As of the quarter ending in September, the nearly 612,000 self-managed super funds (SMSFs) are holding a total of $658.6 million (992 million Australian dollars) worth of cryptocurrencies, show statistics released on Nov. 26 from the Australian Tax Office (ATO).

The latest figure is a 400% increase from the same quarter in 2019, which closed out at just under $131.5 million (198 million AU).

In Australia, self-managed super funds — also known as private superannuation funds — allow individuals to control how their retirement funds are invested. The retirement scheme is overseen by the Australian Tax Office, and the SMSFs are still required to comply with superannuation laws.

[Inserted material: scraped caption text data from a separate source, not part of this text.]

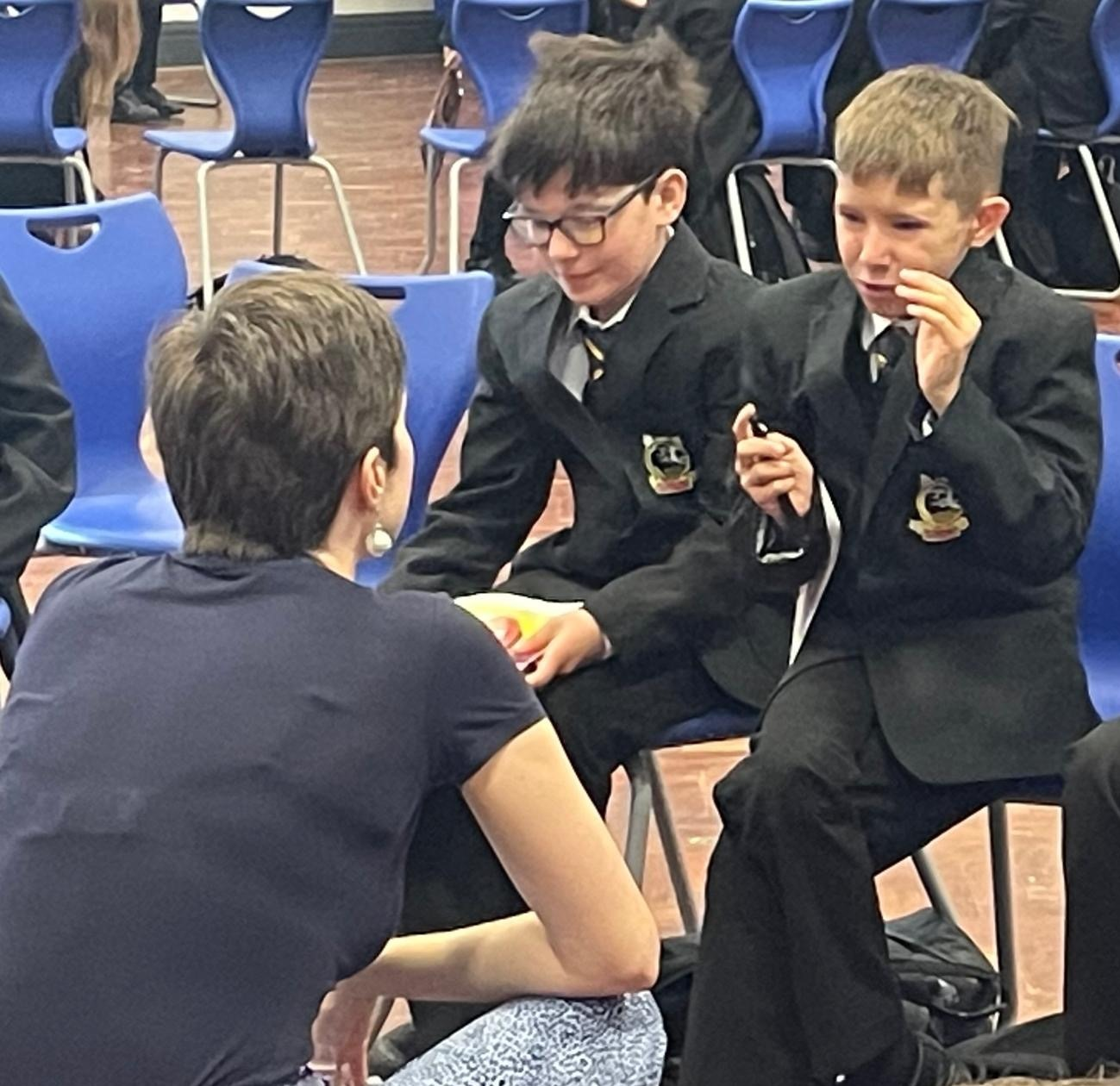 Students learn to talk the talk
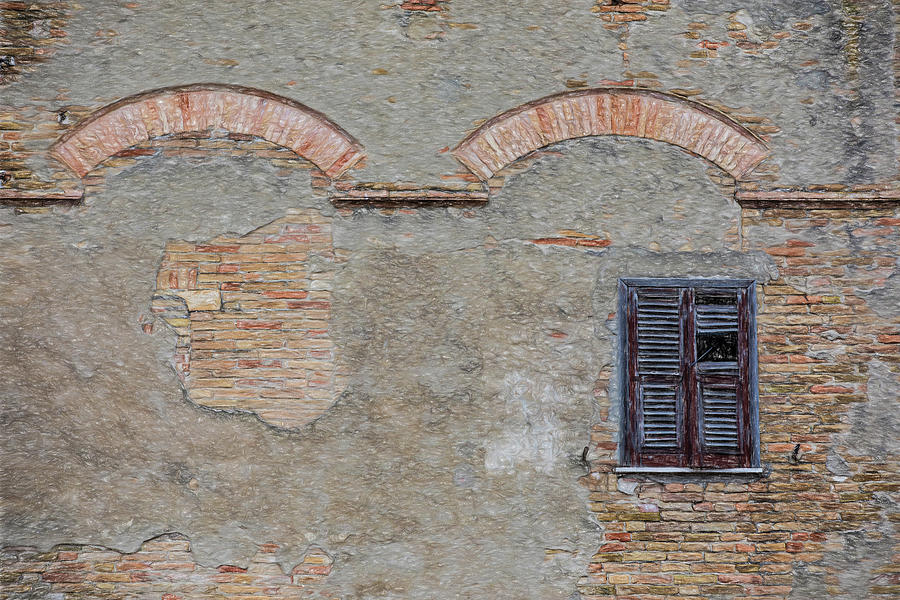 Lone Window of Venice #1 Photograph by David Letts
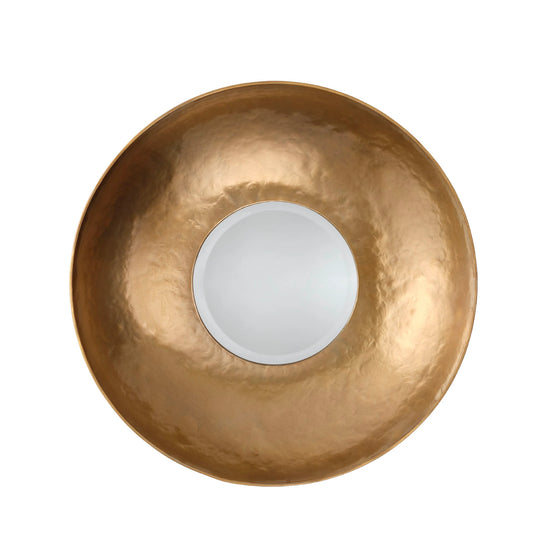 Jamie Young Theia Iron Round Wall Mirror WALL MIRRORS
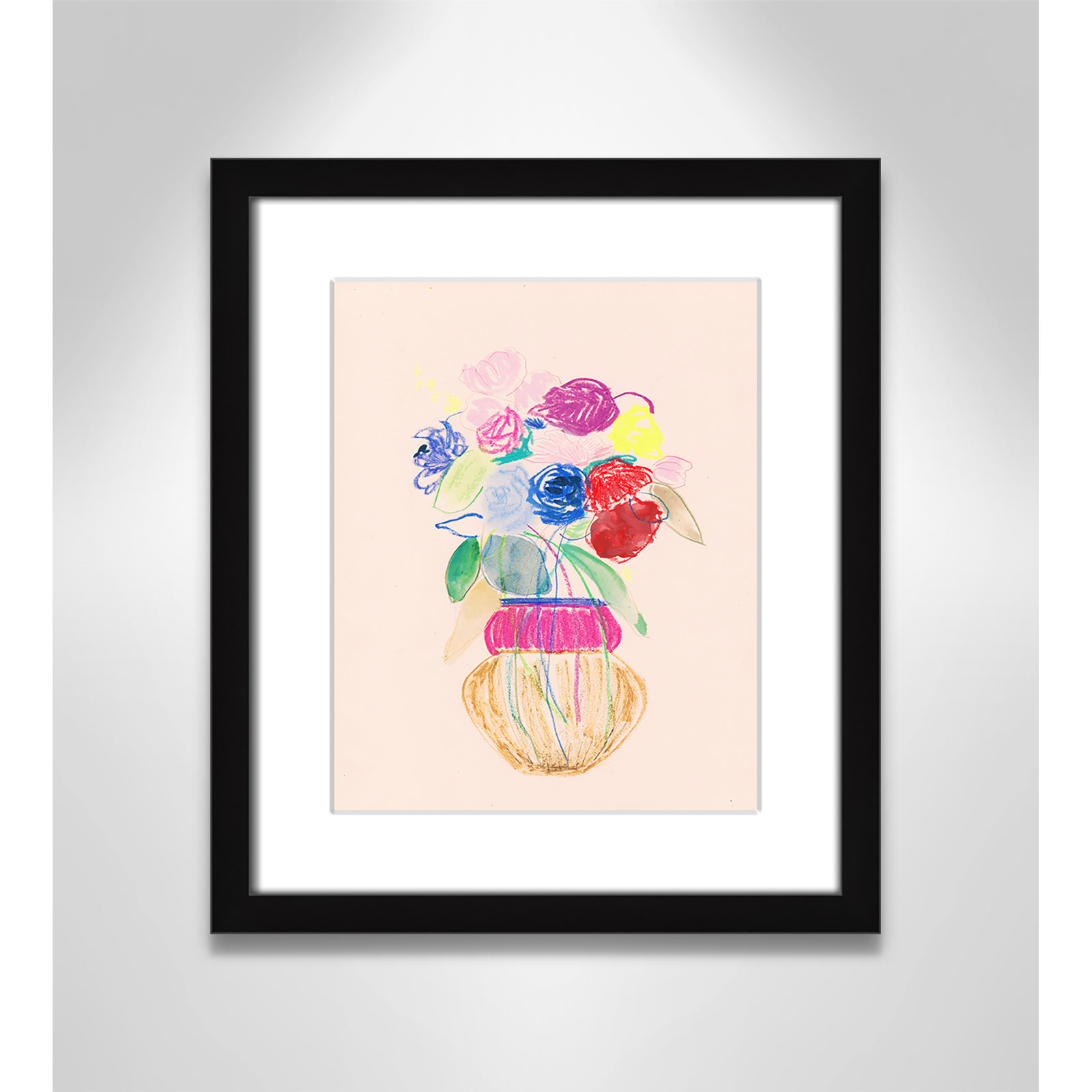 Simple Floral Collection "Simple Floral II" Print by Bea Dina, White, 15" H x 13" W x 1.25" D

Crypto tax provider Koinly’s head of tax, Danny Talwar, told Cointelegraph this makes crypto the “largest growing asset class in SMSFs.”

In comparison, listed shares — representing the largest allocation category for SMSFs at the end of the last quarter — grew 28% over the same time. Allocations to debt securities, such as bonds, fell 5.8% over the past four years.

However, total SMSF allocations to crypto saw a slight 0.8% drop from the quarter ending June 2023 and a 2.4% drop compared to the previous year.

Crypto allocation amounts within all SMSFs per quarter since September 2019. Source: ATO

Despite the rise in more recent years, the amount of crypto held in self-managed funds is currently still down 38% compared to the all-time high of nearly $1.06 billion (1.6 billion AU) in the quarter ending June 2021 during the last crypto bull cycle.

Related: Australia’s tax agency won’t clarify its confusing, ‘aggressive’ crypto rules

Talwar also highlighted that crypto only made up 0.1% of the total net assets held in Australian SMSFs at the end of the last quarter. He also noted that small-sized SMSFs tended to have a larger allocation to cryptocurrencies in their portfolios.

Holding crypto within a super fund is something Talwar said he’s seeing “more and more” of, and local crypto exchanges offering crypto superannuation products are “on the rise.”

“People want to want to hold crypto. You can hold crypto in super, but there are some stricter rules around it,” he warned.

“Your SMSF strategy must allow you to hold crypto. It must be for the sole purpose of providing you with a retirement benefit. You need to get everything audited. You need to segregate SMSF holdings from personal holdings. You can’t have a blurred line between the two.”

Specific cryptocurrencies SMSFs hold and what gain or loss has been made is unknown, as the ATO doesn’t provide information on portfolio holdings or performance.